Philips will distribute 4DMedical's noncontrast CT ventilation and perfusion imaging solution CT:VQ to healthcare systems across the U.S. and Canada, 4DMedical announced.
Under the agreement, Philips will provide access to CT:VQ among its established commercial network of hospitals and imaging centers, as well as allocate dedicated sales and clinical specialists, according to the firm.
The partnership builds on growing momentum around CT:VQ following U.S. Food and Drug Administration (FDA) clearance in September 2025, said 4DMedical founder and CEO Andreas Fouras, PhD, in the announcement. The product brings functional lung imaging to sites without nuclear medicine capacity and offers an alternative to traditional nuclear VQ imaging modalities.
CT:VQ converts standard, noncontrast chest CTs into quantitative, lobar ventilation and perfusion maps. Delivered as software‑as‑a‑service (SaaS), the product integrates directly with routine radiology workflows (DICOM-based, PACS reporting) and leverages the U.S. installed base of approximately 14,500 CT scanners, according to 4DMedical.

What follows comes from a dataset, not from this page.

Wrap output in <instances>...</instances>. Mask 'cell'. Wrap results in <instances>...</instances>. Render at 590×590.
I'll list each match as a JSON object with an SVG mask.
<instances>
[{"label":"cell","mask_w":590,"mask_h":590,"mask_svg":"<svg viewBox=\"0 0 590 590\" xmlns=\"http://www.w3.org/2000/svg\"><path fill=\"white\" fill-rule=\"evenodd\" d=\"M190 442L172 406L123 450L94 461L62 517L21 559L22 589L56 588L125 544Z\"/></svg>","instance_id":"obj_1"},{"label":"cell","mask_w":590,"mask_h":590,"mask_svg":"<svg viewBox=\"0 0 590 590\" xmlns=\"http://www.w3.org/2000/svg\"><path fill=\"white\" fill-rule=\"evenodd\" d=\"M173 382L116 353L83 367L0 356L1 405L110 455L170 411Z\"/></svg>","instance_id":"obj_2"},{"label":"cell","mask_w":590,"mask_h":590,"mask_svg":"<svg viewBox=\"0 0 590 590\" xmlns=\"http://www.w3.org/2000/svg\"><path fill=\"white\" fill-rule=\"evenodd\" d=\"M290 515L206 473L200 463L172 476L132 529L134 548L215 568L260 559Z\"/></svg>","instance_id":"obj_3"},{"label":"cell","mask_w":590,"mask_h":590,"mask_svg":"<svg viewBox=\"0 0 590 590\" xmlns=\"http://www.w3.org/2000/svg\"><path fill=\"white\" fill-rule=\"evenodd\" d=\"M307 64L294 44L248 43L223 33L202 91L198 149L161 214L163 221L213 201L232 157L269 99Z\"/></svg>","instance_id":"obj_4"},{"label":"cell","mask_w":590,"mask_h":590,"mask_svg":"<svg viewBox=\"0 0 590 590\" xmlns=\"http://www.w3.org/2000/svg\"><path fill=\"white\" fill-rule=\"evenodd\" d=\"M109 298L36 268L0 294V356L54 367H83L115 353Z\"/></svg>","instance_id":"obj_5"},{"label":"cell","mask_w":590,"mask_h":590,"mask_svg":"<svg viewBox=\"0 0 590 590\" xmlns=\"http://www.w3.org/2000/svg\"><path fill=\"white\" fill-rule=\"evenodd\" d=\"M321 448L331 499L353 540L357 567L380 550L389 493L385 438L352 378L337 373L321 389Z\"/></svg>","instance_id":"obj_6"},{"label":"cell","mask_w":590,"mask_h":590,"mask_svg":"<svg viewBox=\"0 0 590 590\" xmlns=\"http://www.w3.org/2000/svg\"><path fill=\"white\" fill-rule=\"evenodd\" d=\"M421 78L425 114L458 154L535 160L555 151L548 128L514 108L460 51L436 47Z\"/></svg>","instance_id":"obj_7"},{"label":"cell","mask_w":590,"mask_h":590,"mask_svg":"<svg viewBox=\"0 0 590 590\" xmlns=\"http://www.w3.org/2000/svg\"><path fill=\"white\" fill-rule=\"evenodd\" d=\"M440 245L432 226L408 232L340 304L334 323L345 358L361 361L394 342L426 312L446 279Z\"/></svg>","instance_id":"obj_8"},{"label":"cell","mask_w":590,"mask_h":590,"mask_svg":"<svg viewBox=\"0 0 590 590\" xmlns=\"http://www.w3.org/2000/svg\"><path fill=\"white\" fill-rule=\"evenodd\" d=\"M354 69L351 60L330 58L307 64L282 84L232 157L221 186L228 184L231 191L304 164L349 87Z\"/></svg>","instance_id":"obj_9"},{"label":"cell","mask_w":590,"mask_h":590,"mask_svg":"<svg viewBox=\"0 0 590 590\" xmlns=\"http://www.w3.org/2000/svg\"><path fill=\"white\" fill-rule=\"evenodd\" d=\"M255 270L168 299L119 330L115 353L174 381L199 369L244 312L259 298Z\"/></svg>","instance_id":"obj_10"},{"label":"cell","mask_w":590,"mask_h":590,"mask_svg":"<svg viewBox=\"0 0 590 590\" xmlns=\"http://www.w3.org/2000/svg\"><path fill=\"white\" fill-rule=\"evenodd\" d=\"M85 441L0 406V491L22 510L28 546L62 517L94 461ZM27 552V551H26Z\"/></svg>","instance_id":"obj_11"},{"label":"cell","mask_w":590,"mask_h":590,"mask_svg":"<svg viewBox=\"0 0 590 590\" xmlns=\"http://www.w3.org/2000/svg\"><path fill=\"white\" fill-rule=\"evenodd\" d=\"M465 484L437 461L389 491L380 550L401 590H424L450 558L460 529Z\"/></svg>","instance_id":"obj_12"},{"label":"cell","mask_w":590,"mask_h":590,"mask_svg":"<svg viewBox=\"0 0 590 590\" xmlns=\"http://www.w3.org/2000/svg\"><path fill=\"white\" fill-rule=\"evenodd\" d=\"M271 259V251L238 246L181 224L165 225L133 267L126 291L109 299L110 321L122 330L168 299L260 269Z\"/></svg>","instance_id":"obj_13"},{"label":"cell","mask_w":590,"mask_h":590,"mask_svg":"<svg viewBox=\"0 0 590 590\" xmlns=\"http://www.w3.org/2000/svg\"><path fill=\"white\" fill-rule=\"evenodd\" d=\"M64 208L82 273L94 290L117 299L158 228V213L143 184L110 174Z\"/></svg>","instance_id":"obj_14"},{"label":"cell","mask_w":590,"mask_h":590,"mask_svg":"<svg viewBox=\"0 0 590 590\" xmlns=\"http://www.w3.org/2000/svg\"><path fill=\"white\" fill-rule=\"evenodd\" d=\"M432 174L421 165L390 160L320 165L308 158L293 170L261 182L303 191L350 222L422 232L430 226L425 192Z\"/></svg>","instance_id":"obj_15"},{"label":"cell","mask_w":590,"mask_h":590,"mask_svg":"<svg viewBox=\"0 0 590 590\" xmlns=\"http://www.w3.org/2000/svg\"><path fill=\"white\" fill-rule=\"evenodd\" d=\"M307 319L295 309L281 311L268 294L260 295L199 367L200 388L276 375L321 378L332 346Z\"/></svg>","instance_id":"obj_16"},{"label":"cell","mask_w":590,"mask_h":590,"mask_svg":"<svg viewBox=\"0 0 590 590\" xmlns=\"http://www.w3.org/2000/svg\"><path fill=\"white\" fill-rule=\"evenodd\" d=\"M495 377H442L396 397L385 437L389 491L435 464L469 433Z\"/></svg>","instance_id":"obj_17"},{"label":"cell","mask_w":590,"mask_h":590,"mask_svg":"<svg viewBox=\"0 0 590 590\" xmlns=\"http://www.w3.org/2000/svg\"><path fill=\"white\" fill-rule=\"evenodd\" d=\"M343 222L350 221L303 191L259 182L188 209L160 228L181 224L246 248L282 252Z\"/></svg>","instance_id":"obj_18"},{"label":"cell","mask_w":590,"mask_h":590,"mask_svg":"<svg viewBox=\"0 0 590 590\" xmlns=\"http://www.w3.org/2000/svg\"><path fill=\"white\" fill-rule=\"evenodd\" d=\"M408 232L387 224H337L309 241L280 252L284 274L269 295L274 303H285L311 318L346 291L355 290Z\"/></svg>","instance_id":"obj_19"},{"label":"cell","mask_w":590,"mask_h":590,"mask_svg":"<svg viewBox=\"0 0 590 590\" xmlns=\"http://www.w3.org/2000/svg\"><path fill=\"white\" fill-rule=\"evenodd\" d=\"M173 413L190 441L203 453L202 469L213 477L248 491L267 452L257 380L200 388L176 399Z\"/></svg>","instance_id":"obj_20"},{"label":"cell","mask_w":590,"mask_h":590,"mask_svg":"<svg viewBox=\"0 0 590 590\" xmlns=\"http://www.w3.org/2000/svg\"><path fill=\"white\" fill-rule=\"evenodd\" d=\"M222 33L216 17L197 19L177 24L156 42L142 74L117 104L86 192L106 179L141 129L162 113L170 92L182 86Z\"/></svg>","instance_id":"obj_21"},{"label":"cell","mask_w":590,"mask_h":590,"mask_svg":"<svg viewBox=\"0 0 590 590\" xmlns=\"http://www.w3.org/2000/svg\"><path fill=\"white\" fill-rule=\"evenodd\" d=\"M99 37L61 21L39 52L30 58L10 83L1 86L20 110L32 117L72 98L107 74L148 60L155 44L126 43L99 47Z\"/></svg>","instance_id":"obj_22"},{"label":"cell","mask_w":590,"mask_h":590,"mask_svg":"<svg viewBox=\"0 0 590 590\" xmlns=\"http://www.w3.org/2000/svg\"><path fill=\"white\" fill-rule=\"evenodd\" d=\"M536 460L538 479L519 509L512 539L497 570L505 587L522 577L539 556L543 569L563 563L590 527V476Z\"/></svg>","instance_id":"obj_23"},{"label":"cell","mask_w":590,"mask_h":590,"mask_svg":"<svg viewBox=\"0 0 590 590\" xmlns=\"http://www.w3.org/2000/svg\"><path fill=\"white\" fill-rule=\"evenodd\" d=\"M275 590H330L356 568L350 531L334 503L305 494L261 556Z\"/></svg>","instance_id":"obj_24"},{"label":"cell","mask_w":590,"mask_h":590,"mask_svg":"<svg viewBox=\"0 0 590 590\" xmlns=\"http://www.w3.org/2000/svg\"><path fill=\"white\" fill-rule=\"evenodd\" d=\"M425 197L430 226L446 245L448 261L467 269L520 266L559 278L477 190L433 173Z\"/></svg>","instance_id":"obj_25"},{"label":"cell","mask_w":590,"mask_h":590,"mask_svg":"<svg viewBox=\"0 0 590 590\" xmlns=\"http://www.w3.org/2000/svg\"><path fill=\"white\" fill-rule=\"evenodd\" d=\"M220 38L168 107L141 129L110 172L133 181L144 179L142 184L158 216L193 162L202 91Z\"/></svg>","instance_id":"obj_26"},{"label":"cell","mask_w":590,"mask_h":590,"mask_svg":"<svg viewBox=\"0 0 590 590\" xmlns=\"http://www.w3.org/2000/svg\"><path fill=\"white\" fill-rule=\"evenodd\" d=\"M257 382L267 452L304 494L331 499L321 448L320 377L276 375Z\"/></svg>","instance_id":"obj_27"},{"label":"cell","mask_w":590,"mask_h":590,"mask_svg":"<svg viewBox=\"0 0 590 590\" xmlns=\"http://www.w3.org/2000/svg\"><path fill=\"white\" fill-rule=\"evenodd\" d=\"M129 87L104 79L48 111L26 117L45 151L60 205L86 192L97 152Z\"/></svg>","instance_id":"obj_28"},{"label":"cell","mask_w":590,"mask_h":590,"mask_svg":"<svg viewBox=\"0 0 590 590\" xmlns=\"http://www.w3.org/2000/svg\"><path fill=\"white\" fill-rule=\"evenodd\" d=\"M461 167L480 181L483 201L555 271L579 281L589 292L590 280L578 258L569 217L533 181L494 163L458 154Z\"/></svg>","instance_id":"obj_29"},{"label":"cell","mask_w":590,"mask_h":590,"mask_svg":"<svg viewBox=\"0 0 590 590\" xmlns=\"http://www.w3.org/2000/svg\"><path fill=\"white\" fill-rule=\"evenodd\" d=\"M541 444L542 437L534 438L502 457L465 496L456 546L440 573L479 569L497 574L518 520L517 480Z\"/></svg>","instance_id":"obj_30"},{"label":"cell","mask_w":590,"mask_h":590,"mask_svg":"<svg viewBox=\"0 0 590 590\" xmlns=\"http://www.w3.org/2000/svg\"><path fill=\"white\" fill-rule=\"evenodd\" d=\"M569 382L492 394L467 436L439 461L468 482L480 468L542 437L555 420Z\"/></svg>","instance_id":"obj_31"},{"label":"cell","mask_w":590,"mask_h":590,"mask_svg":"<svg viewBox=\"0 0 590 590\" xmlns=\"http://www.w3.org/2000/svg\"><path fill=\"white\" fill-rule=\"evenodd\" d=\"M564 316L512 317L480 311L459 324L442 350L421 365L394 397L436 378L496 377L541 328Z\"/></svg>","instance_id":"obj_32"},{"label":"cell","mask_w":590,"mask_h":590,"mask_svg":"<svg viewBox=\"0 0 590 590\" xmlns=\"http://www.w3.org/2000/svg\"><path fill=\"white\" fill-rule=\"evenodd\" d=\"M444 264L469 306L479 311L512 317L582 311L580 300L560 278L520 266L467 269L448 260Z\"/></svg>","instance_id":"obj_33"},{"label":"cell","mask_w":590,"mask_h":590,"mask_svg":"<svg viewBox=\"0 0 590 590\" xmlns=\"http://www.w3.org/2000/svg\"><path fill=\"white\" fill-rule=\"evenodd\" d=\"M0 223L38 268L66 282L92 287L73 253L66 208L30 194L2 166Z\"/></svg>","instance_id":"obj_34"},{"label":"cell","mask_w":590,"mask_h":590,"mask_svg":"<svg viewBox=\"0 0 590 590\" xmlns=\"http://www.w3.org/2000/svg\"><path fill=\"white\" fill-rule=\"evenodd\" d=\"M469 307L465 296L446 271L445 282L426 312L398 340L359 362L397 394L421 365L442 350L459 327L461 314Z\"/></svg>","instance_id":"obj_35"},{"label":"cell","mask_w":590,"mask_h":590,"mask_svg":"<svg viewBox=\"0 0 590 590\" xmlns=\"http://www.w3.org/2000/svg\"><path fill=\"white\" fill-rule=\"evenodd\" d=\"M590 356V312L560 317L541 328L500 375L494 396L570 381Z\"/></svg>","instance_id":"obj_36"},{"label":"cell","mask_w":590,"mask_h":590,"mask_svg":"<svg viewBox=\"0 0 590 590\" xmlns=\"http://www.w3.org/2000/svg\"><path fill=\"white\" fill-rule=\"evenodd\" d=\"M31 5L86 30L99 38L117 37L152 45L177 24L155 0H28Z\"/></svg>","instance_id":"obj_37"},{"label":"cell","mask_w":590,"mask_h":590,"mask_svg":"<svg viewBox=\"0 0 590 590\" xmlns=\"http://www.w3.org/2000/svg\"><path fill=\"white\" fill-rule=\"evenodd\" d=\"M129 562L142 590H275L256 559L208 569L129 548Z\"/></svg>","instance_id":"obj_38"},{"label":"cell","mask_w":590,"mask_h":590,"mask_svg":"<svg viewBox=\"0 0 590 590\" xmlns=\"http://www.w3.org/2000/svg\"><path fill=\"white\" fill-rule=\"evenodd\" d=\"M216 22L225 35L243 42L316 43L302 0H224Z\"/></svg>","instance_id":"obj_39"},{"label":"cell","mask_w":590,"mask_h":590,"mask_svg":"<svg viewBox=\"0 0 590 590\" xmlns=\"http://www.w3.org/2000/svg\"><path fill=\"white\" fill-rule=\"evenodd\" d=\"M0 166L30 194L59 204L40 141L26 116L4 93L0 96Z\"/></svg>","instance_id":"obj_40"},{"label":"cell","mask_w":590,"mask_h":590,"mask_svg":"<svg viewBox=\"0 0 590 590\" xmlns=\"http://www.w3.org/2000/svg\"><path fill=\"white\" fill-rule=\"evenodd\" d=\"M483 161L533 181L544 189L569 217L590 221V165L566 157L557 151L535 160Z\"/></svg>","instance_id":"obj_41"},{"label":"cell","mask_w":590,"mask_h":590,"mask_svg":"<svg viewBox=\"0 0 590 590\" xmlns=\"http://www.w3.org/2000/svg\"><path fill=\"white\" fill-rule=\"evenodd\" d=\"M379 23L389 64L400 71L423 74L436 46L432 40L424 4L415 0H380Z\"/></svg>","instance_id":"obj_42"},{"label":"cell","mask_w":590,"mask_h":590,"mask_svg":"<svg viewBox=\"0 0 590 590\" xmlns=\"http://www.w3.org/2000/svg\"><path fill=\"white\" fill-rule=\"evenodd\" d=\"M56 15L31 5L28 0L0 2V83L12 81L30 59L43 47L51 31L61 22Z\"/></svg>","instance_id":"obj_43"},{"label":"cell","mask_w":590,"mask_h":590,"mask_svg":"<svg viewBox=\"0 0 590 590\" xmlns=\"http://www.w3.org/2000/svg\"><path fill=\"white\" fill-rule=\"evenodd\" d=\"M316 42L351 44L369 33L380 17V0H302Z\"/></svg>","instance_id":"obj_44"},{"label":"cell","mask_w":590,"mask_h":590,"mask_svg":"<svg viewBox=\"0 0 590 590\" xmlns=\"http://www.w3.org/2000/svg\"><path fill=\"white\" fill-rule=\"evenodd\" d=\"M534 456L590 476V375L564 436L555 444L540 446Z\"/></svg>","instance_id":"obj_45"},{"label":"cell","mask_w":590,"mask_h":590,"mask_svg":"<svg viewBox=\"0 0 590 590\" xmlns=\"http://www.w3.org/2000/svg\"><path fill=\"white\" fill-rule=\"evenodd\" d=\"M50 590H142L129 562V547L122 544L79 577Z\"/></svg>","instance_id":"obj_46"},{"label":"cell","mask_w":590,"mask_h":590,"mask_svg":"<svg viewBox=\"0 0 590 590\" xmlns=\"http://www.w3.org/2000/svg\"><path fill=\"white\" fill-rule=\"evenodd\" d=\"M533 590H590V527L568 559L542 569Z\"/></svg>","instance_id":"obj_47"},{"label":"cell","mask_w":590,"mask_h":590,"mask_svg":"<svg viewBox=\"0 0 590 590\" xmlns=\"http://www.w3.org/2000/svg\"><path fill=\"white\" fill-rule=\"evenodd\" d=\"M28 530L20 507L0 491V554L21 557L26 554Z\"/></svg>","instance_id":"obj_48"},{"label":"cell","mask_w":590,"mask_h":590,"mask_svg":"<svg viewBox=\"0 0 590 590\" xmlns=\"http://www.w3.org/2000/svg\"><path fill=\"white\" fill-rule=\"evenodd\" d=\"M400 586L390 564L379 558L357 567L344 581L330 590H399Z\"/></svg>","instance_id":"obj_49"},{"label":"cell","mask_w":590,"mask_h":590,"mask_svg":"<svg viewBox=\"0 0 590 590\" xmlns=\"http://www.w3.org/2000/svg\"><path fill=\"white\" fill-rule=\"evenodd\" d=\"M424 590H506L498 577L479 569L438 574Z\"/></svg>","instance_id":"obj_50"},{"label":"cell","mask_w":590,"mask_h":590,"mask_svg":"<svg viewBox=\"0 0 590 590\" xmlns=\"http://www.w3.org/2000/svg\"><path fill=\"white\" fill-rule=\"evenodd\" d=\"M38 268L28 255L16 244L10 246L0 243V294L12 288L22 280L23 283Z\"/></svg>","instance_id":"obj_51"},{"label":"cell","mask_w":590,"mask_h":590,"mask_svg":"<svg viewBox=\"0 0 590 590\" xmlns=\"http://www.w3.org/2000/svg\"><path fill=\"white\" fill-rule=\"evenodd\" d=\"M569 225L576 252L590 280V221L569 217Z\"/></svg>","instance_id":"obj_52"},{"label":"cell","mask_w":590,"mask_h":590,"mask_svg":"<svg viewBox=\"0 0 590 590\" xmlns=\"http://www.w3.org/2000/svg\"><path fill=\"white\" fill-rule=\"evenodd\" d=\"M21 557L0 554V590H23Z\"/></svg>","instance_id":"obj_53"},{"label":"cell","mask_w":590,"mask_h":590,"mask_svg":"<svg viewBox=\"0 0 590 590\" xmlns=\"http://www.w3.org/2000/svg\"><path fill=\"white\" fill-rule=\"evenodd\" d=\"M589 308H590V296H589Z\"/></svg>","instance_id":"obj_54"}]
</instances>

RSNA 2025 marked the international launch of the Philips collaboration. Since then, the University of Miami has signed on for the clinical use of CT:VQ as of December 10.
In October, Stanford Medicine also signed on to CT:VQ, under a pay-per-scan model. This agreement enables Stanford to access reimbursement pathways, accelerate clinical adoption, and generate real-world evidence. Stanford began 4DMedical's planned rollout strategy across a network of key opinion leader sites at U.S. academic medical centers.
Academic medical centers such as the University of Miami and Stanford will serve as critical reference points for clinical validation, physician education, and broader market adoption of CT:VQ, 4DMedical said.